Login to Watson Analytics and upload the file creditrisk.csv to your account. Use Explore to find patterns in the data. Consider for example trend of ‘Months Employed over Age by Gender’. Save your work and upload any screenshot(s) here. Refer to Task 1 on how to upload a photo. For every uploaded screenshot share your observations on general data trends and data behavior. Any screenshot without observations will be dismissed.
PROVIDE INSIGHT AS CAPTION
The word cloud shows that the most repeated option for “Loan Purpose” is “Small Appliance” since it appears in a bigger size. In other words, one can deduct that this means the most common purpose for a person to ask for a loan was to purchase small appliances. Based on the size of the words again, one can then observe that buying a new car was the second most common loan purpose, followed by furniture, business, used car, education, repairs, etc.

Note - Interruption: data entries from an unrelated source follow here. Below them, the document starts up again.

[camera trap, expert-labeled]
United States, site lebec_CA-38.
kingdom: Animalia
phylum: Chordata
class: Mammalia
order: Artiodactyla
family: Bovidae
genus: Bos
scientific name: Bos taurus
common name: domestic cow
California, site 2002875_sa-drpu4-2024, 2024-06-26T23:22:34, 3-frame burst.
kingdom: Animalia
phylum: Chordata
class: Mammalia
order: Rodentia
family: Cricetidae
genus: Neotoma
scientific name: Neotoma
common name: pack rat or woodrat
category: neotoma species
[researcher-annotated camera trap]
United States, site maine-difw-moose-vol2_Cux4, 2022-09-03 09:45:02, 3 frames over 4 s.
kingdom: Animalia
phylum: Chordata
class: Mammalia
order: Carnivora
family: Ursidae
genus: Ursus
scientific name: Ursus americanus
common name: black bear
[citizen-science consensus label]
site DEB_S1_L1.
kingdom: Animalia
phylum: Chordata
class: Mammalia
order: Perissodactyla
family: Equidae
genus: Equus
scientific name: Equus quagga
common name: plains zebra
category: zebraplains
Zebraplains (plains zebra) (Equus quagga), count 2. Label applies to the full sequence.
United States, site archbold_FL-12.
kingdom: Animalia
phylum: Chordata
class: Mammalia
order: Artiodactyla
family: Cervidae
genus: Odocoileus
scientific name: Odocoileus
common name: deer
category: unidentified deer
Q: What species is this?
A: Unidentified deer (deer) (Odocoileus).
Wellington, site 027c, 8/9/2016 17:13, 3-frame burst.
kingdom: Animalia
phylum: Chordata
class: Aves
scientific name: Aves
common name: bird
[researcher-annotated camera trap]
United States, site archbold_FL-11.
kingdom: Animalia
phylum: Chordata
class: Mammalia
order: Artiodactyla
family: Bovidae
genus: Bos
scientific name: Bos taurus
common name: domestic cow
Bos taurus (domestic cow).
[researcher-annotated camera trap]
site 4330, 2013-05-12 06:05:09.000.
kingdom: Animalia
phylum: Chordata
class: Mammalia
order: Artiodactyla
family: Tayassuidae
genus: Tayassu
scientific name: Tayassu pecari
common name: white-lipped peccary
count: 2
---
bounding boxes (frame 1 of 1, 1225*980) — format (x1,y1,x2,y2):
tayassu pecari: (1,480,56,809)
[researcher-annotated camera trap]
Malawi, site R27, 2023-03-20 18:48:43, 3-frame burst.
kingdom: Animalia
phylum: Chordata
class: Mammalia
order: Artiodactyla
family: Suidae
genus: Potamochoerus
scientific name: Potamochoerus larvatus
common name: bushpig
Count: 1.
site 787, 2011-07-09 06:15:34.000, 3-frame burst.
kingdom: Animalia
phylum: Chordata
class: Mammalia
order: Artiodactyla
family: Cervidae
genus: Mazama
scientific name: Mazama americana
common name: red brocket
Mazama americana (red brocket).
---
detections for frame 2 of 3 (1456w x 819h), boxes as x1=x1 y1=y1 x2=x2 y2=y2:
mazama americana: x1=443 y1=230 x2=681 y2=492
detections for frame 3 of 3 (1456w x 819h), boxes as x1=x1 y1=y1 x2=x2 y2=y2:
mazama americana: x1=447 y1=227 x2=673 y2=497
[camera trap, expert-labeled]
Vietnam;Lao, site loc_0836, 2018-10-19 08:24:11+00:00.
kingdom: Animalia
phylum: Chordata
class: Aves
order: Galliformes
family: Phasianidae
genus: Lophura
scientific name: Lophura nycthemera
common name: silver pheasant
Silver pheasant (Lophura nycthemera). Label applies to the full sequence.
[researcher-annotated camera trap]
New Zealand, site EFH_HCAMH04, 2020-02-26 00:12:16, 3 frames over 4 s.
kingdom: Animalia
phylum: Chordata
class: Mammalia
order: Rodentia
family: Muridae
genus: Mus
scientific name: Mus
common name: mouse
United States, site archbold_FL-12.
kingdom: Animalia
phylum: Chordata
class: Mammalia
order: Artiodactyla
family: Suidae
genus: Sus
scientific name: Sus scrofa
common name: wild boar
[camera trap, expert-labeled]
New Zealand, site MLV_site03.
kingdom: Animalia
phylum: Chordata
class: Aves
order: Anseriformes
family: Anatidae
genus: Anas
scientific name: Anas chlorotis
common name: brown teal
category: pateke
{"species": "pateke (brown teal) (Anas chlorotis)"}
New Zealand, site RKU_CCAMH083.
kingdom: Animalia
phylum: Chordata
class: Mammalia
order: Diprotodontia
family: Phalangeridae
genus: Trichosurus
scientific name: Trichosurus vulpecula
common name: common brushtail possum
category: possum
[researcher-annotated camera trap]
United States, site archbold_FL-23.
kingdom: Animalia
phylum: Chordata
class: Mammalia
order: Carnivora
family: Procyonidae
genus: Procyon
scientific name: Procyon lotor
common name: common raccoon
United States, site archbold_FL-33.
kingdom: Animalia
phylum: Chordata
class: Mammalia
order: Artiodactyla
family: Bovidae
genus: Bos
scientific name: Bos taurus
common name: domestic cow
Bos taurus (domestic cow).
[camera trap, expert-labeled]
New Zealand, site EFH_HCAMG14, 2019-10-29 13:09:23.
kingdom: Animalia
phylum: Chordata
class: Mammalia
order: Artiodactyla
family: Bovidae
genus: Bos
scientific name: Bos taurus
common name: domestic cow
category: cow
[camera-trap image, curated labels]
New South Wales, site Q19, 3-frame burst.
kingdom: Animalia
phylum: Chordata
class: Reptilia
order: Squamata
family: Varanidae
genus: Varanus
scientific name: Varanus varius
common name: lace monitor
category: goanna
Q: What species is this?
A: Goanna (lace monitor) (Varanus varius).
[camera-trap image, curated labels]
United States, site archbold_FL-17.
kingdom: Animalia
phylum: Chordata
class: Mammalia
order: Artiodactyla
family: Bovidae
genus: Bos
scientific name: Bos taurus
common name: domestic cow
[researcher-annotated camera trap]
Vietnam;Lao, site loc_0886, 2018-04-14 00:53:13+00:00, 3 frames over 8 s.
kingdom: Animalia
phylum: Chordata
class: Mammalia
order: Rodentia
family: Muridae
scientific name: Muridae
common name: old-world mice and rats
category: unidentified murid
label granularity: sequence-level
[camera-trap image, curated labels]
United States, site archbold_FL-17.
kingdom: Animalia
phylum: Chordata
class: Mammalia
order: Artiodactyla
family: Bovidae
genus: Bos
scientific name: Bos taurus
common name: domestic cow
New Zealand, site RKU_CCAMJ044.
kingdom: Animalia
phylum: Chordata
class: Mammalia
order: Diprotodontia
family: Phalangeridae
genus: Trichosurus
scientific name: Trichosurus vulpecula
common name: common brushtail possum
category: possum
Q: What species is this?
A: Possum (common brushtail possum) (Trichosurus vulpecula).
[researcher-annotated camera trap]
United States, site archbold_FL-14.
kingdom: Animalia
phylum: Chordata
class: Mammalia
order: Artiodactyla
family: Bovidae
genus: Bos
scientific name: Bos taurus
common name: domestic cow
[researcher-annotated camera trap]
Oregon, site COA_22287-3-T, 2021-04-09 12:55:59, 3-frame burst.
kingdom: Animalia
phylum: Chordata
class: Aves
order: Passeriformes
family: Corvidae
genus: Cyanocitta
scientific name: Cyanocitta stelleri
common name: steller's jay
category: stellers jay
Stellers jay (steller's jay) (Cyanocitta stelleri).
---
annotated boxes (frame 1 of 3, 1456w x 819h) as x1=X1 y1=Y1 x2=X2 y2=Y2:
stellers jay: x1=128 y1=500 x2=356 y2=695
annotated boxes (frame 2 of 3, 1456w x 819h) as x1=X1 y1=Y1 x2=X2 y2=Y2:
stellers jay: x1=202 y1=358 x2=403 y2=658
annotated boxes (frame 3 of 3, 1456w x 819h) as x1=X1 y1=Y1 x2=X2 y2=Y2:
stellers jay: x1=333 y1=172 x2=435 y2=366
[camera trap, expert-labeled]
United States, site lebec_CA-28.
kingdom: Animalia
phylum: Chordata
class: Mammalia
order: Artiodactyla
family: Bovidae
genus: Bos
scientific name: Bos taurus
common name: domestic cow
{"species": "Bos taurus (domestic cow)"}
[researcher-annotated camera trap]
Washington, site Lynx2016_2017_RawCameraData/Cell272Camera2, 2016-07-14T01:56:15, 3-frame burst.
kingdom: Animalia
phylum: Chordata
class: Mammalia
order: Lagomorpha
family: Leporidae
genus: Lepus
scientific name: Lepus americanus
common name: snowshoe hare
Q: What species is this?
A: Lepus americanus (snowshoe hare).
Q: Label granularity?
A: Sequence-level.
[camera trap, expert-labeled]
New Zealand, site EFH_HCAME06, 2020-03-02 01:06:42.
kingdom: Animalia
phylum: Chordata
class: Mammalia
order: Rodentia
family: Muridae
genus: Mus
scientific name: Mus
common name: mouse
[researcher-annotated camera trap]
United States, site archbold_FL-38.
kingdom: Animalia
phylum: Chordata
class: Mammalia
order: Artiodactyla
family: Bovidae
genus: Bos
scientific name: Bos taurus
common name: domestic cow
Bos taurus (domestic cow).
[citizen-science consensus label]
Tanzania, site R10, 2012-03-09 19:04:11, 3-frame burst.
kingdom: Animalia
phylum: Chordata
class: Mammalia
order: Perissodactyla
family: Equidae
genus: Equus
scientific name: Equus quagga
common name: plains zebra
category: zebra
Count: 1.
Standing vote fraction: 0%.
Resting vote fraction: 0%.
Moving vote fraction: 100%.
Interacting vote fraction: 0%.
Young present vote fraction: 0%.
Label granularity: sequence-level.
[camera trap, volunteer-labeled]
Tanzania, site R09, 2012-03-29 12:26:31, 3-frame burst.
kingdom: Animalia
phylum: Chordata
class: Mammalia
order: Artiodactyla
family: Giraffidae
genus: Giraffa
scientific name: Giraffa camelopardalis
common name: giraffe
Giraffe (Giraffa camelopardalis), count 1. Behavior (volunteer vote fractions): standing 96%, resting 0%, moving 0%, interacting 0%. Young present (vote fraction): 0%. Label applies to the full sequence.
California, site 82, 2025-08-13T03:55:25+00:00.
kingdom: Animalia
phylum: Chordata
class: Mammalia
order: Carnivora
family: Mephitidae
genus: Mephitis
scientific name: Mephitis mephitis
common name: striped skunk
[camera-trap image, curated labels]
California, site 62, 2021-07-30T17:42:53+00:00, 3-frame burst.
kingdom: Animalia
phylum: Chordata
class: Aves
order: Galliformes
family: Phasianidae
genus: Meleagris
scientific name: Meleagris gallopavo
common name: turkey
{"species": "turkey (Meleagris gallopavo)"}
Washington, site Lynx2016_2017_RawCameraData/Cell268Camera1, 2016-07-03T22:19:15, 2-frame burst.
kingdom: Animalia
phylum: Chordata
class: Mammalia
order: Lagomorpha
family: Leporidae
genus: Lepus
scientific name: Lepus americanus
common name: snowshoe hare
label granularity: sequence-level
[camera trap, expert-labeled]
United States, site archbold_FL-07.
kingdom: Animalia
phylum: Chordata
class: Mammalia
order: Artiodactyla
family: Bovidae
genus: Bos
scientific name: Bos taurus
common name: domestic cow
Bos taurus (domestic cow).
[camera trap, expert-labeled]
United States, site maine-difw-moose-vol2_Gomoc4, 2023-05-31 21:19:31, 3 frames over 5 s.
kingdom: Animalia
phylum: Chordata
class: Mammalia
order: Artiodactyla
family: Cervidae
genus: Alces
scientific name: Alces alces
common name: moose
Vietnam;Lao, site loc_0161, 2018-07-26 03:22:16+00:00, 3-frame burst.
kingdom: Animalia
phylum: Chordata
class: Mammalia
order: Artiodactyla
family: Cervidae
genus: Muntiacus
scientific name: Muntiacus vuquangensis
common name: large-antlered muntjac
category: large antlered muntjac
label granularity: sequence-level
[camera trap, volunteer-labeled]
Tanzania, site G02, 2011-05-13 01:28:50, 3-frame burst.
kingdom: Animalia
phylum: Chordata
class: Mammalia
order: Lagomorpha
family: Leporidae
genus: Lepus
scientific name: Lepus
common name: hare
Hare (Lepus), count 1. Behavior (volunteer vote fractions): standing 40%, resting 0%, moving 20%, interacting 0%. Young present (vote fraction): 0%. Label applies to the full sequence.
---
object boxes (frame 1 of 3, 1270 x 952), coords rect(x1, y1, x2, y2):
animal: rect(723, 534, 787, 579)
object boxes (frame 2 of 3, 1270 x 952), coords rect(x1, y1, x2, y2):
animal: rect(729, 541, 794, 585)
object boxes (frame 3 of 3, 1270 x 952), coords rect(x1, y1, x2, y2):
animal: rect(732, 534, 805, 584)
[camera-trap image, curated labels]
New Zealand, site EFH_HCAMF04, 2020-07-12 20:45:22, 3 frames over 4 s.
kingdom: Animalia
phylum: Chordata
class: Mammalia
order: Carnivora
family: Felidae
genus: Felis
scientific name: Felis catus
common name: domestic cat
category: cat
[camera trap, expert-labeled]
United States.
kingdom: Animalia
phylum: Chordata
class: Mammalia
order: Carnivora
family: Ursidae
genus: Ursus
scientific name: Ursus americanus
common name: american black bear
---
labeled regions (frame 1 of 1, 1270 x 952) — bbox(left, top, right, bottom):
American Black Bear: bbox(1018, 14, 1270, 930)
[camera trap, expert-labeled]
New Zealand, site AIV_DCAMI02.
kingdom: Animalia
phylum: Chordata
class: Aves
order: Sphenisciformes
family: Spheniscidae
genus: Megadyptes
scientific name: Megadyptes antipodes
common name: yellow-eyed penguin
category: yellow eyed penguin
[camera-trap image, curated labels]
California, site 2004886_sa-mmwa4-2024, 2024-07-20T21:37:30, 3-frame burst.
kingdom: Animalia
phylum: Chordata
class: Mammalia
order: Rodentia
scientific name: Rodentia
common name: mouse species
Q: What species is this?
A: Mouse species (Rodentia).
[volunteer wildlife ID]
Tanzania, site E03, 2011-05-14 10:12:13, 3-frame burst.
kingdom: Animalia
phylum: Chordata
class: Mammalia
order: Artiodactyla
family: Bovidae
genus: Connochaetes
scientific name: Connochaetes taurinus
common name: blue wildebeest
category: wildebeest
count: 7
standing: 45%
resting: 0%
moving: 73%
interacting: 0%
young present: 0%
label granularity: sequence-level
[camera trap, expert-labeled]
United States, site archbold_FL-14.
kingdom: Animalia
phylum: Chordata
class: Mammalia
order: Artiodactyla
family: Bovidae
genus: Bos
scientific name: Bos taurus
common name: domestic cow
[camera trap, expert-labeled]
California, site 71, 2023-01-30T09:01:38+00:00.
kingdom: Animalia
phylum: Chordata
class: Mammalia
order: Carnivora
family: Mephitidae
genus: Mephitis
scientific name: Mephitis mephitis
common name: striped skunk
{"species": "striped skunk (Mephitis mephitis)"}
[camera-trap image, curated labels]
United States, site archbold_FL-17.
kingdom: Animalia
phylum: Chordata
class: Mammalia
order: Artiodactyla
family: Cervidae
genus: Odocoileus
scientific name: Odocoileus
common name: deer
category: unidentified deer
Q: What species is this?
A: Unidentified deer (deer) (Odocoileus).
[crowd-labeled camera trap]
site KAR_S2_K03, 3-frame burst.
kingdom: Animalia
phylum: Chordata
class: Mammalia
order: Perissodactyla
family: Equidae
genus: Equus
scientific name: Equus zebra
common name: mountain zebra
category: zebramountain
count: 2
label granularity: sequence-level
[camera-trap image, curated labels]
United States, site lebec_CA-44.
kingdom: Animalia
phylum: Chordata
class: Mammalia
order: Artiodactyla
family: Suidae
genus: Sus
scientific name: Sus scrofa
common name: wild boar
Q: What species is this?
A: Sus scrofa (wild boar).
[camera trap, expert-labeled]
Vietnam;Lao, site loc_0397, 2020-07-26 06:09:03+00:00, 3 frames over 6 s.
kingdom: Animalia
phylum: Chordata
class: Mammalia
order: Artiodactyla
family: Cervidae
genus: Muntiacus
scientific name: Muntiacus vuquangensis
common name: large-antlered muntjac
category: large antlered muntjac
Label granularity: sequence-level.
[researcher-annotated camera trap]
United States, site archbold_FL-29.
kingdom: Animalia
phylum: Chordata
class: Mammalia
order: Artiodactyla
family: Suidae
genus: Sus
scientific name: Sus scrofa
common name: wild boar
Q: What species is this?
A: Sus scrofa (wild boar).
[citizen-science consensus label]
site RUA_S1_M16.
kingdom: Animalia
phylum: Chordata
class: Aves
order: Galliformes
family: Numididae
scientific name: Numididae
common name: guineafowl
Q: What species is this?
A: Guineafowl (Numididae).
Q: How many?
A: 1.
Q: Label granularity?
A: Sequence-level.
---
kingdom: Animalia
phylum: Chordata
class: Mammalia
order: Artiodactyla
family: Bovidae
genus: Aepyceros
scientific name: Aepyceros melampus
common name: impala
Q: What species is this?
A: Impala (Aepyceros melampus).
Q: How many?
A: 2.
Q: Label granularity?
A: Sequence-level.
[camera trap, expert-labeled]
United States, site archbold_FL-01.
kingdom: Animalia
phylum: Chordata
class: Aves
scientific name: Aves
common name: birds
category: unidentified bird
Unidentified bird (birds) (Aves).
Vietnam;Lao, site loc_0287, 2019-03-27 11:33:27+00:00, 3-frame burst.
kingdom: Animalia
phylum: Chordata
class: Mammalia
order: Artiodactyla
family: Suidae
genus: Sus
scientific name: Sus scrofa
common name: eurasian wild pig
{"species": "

Based on the chart for “Months Employed over Age by Gender,” the two trends show that men tend to be employed for a longer period of time than women. Men reach their peak amount of months during mid 20s and mid 30s until early 40s.The maximum sum of months employed for a men at the age of 35 is actually about 700 months. This is relatively high, especially compared to the maximum sum of months employed for a woman, which is around 250 months at the age of 32. This comparision further reinforces the idea that in general, men tend to work for longer periods. In addition, the chart shows that towards the beginning and the end of their lives, both men and women are either employed for shorter lengths or not employed at all. Another observation is that men tend to still be working at the age of 73, while women usually stop around the age of 65 (0 months employed).